Adam Shai 16 Dec 2024 17:16 UTC
6 points
0
What is the y-axis in your plots? Where would 100% accuracy be?
- Filip Sondej 16 Dec 2024 19:48 UTC
  2 points
  0
  Parent
  Ah. That’s the number of solved tasks, after it is shown a set {length 1 task, length 2 task, … , length (n+1) task}, and n is the longest task length is has solved so far. So you can think of it roughly as the maximum task length it is able to solve. So it doesn’t have an upper bound.
  
  I clarified this in the post now. Thanks for catching it.

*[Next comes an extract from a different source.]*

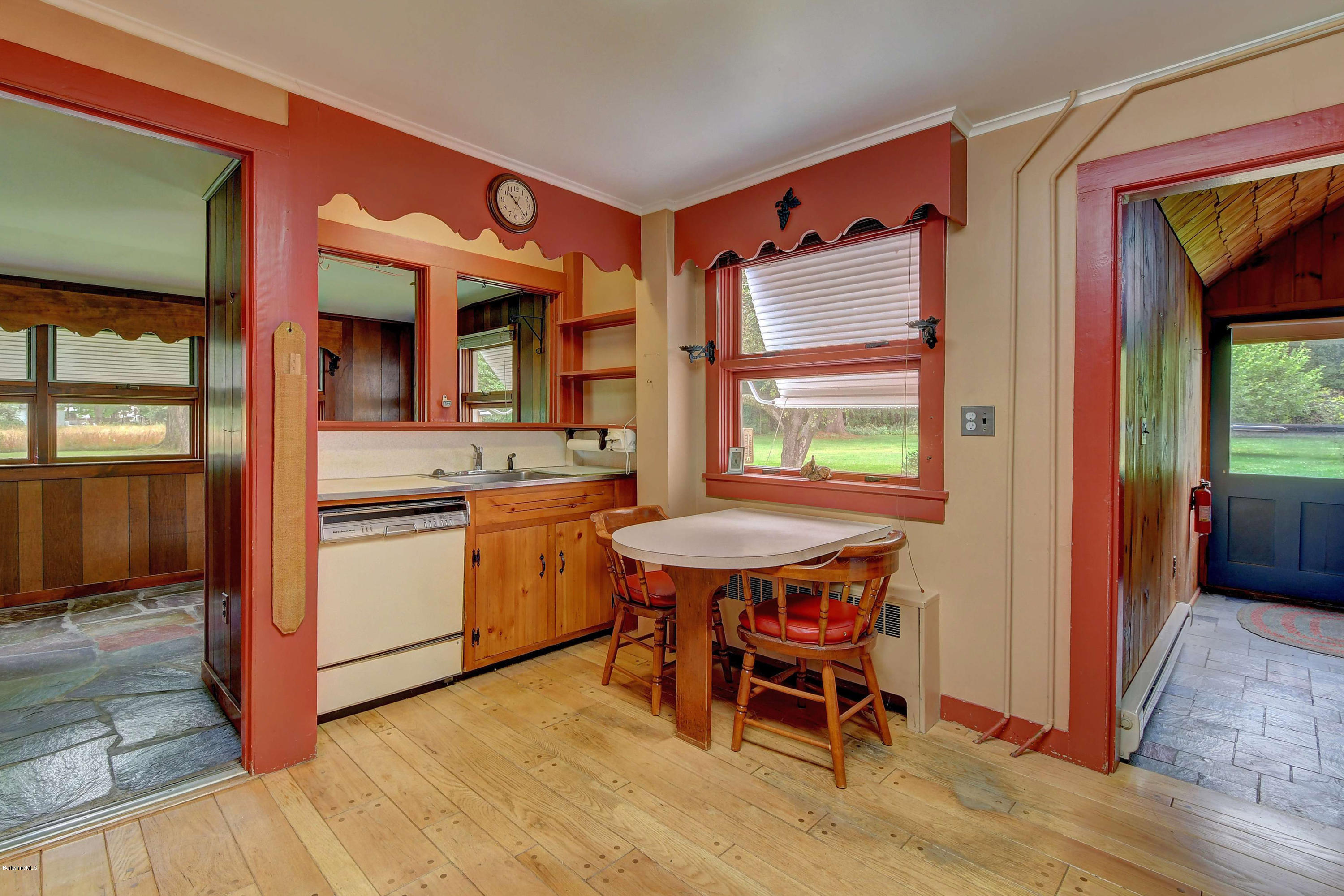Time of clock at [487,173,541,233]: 10:22
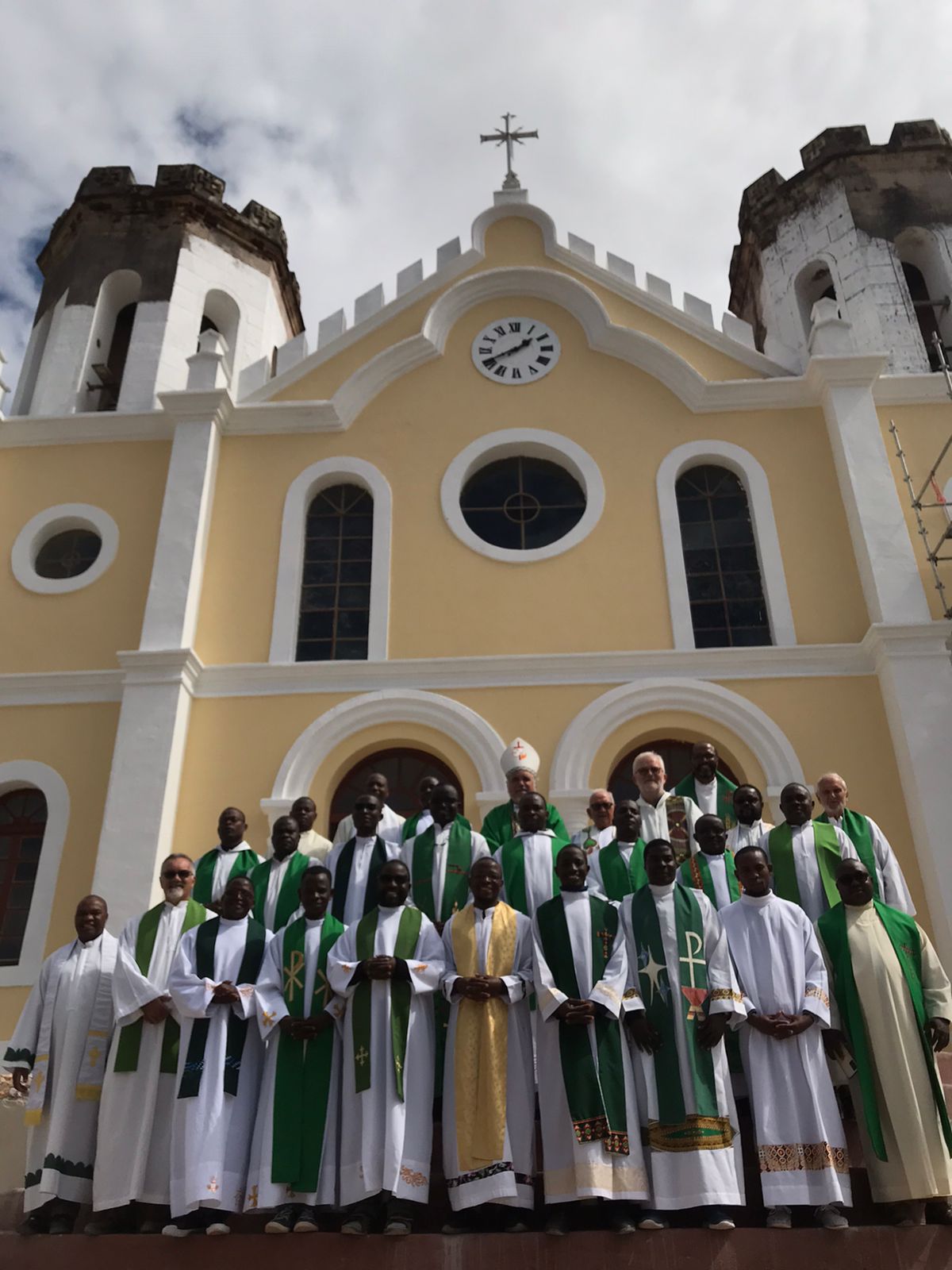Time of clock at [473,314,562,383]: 1:40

  - Adam Shai 16 Dec 2024 22:08 UTC
    3 points
    0
    Parent
    Thanks. I really like this task!
    It’s hard for me to interpret these results without some indication of how good these networks actually are at the task though. E.g. it is possible that even though a network could solve a length=N task once out of however many attempts you made, that it just got lucky, or is running some other heuristic that just happens to work for that one time. I understand why you were interested in how things scale with length of problem given your interest in recurrence and processing depth. But would it be hard to make a plot where x axis is length of problem, and y axis is accuracy or loss?
    - Filip Sondej 17 Dec 2024 19:21 UTC
      3 points
      0
      Parent
      Yup, here is such a plot, made after training “switcher” architecture for 350k examples. I remember it was similar for the longer training—a few longest task lengths struggle, but the rest is near 100%.